One prisoner said sometimes the flames continued unabated for hours, while men at other units reported separate fires two or three times a day. Though the agency’s internal emergency reports show fewer than 15 fires a month total at all of the state’s approximately 100 lock-ups, prisoners and staff say that’s a significant undercount. The agency spokesman said those figures do not include an additional 103 fires prisoners set in their cells.
“All fires are responded to, extinguished, and investigated,” he added.
While none of the fires started since March appear to have resulted in any deaths or substantial damage, blazes at prisons have caused major problems as recently as 2015, when prisoners at a federal facility in South Texas set fires that left the complex uninhabitable.
Yearly reports published by the State Fire Marshal’s Office show that, unlike many of the state-run buildings the office inspects, the Texas prison system has failed to correct basic problems despite repeated warnings.
In 2012, the agency reported that 400 of the prison system’s facilities needed fire alarms, but 233 didn’t have them. Some prison officials had put in work orders to get problems fixed, but the fire marshal noted that those orders were often more than a decade old and the work hadn’t been done.
Reports from the next three years detailed almost identical concerns, with no apparent progress toward fixing them.
In 2016, the list of hazards grew when fire officials noted that not only were existing problems not fixed, but also in some cases prison staff had marked the work as done when it wasn’t.
As a stopgap measure, the corrections agency said it would rely on a fire watch system, where prisoners or staffers are assigned guard duties to look out for fires. That practice was more common before the invention of smoke alarms but is now typically used as a temporary measure when a building’s sprinklers or fire alarm are broken.
In 2019 the fire marshal observed the corrections agency wasn’t following its fire watch policies.
By that point the agency still hadn’t fixed the fire alarms, and records reveal additional problems had cropped up, such as extension cords used as permanent wiring and kitchens with inadequate fire suppression systems. At most units, gas pipelines weren’t regularly getting tested and neither were fire doors. Like the prisons, many housing units for employees lacked functioning smoke alarms.
The fire marshal’s office “has asked for correction timelines but has received none,” according to its 2019 report. This year’s report hasn’t been released yet, and inspectors have not been able to visit prisons since March because of the pandemic.

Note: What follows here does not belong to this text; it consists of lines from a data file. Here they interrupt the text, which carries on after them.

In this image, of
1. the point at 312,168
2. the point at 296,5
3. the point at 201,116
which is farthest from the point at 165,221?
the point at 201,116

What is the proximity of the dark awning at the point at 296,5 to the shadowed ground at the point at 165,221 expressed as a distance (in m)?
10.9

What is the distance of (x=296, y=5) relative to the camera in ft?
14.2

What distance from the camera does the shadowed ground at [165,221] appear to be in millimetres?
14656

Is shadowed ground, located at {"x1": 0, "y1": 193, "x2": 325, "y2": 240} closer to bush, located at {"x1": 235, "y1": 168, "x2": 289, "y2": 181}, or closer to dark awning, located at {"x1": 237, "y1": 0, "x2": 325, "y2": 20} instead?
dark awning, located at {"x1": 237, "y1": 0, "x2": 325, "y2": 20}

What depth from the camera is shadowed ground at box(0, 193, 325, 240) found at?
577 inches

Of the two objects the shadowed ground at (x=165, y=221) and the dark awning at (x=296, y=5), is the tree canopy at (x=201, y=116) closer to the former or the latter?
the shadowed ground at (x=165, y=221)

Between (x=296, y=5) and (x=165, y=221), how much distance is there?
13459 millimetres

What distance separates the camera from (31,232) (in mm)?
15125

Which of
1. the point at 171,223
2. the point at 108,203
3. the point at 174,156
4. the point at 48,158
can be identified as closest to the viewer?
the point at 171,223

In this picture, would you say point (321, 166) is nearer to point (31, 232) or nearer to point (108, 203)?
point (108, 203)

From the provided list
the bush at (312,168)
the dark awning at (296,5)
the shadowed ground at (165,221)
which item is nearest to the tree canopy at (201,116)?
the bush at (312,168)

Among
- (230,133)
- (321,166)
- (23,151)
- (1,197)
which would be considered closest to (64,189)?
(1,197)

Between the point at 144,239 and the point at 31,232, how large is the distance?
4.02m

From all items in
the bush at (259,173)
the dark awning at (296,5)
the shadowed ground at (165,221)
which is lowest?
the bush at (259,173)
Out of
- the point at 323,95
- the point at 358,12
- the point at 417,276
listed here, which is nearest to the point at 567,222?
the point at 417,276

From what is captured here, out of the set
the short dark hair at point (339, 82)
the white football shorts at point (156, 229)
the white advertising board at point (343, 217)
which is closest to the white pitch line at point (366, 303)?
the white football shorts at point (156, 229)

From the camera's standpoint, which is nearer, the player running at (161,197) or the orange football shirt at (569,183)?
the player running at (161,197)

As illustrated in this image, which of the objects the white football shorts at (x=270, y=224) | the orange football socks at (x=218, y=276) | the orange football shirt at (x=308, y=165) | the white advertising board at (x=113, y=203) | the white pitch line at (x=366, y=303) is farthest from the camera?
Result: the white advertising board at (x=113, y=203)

A spokesman for the marshal’s office, Ben Gonzalez, said that by law the fire marshal has some enforcement ability, but usually tries to get government agencies to fix problems using available resources. “The goal is to get problems corrected,” he said. “When it’s not possible to do that quickly, we work with agencies on temporary measures they can put in place to reduce the risks.”
In the case of the Texas prison system, that hasn’t done much good. The fire alarms are still broken—and prisoners are still setting fires.
“It’s a system that’s just basically given up and is unwilling to deal with the problems it has,” said Texas House Rep. Gene Wu, a Democrat from Houston.
The fire videos “speak a lot to just how broken I think our prison system is in the state,” he added. “It looks like a system that is underfunded, understaffed and doesn’t necessarily see prisoners or even corrections officers as human beings anymore.”